My father told me that if I needed money he could help out. I replied that I didn't need the money but I desperately needed his time. My parents gift of time then and now is far more valuable than any gift of cash.

I went back and forth with my emotions. You want to remember. You want to forget. When I remembered, I felt pain and hurt. Then to shut off the pain I tried to forget which made me feel guilty.

One of the mistakes I made - before and after my wife died - was not letting people help me. Other than my immediate family, I felt as the patriarch of my family that people were trying to take my children away just when they needed me the most. I felt that the children, my home and this crisis were my burdens alone to shoulder. I now know that this attitude denied my friends and neighbors an opportunity to grieve in their own way. I feel bad. That was never my intention.

I stated earlier that my emotions were secondary - only the kids were important. I repressed my grief to be strong for the children. In doing so, I made myself sick physically. I managed to come to the conclusion quickly that I had to get over this and make some changes. If my wife were still here, she would be upset that I had let my feelings depress me to the extent of illness. I have now come to peace with my loss.

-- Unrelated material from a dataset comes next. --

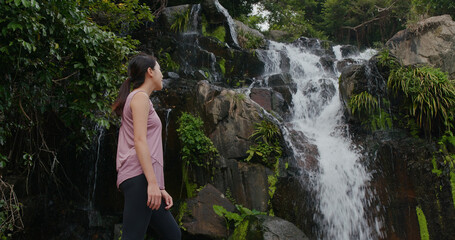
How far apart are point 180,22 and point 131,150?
10.4 m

 With regard to "WHY" - my brother is a registered nurse. In one of his classes, the instructor on the first day had the students take out a sheet of paper and write the word "WHY" on it. He instructed them to wad it up and throw it away. The point being there is no rhyme or reason to sudden death or illness of the innocent. To look for answers only torments the soul.

With regard to solace from Christian faith in grief situations, I must make this comment. To try to console a six-year-old boy on the death of his mother by suggesting she is in heaven is a pretty abstract concept. When you are six years old, believing in something you have never seen before doesn't make it any easier to accept the loss.

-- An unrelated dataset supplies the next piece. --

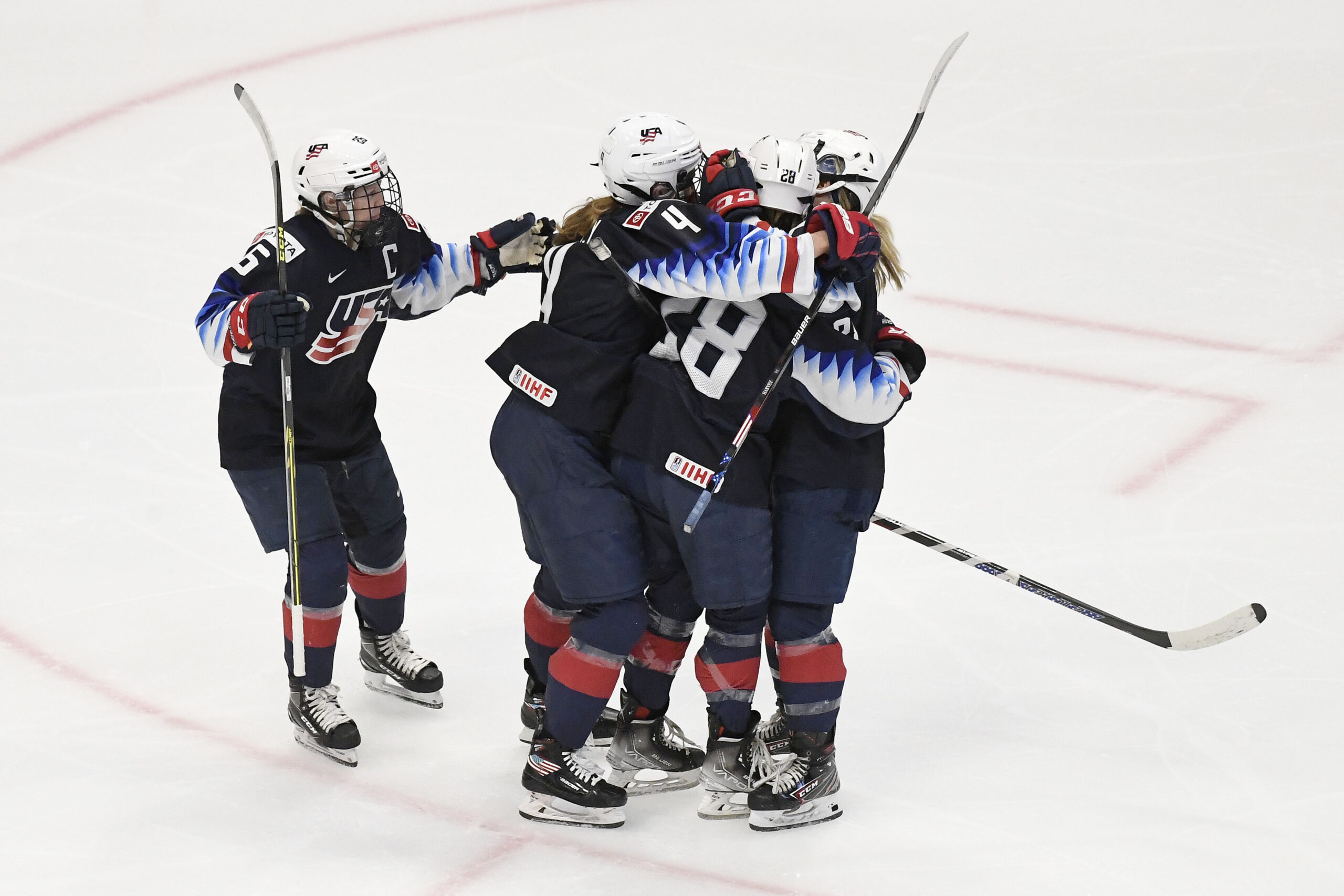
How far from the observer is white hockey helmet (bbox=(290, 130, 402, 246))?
3123 mm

Religion may offer help for adults but requires delicate handling with young children. Please know our family is a Christian one.

Dear reader,

I appreciated your letter and its insights - especially as a father describing your grieving experience and the things you learned about yourself and community reaction. Your willingness to share your grief process may help other men understand the importance of personal grieving and reaching out to mourn with others. The counsel you give about how a parent can become too involved with their childrens' grief and not grieve oneself is valuable advice.

We all benefit from knowing more about the feelings of those who have lost loved ones and how best to support and comfort them. Thank you.